# Einsteigerprobleme beim Programmieren lernen



## Marc_82 (30. Dez 2008)

Hallo,

ich versuche mich schon seit einiger Zeit im Programmieren, komme aber über die Beispiele aus Büchern nicht wirklich hinweg. Könnt Ihr mir hier irgendwelche Tipps, Anregungen geben, was mir helfen könnte? Wie kann man lernen an Probleme programmiertechnisch heranzugehen, etc.

Viele Grüße,
Marc_82


----------



## Guest (30. Dez 2008)

Hi Marc_82,

wenn du schon die Programme aus den Büchern tippst, dann versuch doch mal diese selbst
umzugestalten oder nur einzelne Programmausschnitte anders gestalten.

Denk Dir doch ein kleines Programm selber aus, wie z.B. gebe ein Array von Zahlen mit Hilfe
einer Schleife aus usw.
Wenn du eigene kleine Prog. erfindetst wirst du immer weiter kommen. Nur das abtippen
ist nicht die Lösung.

Jemand hat mal hier im Forum gesagt, erst durch programmieren lernt man das Programmieren.

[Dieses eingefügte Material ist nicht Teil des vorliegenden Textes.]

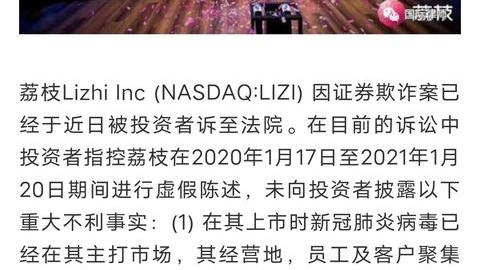 荔枝被指虚假陈述,遭投资者集体诉讼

Hast du schon mit swing gearbeitet??

Grus chris


----------



## Marc_82 (30. Dez 2008)

Hallo chris,

danke für Deine Antwort. Ich probiere das mit dem Modifizieren auf jeden Fall aus. Das man programmieren erst durch das Programmieren lernt, habe ich auch schon oft gehört, und das glaube ich auch, aber oft mute ich mir dann viel zu viel zu, und bin dann frustriert, wenn es nicht klappt, und zu schwer ist, deshalb ist die Idee mit dem Modifzieren sehr gut. Nein, mit swing habe ich bis jetzt noch nicht gearbeitet, würde ich aber gerne machen, ich wußte nur nicht, ob das mit den GUI-Anwendungen momentan nicht noch zu kompliziert ist, würde mich aber sehr reizen.

Viele Grüße,
Marc_82


----------



## hdi (30. Dez 2008)

Ein paar Aufgaben für dich:

1) Java-Core : Was wird bei der Meldung in der letzten Zeile ausgegeben?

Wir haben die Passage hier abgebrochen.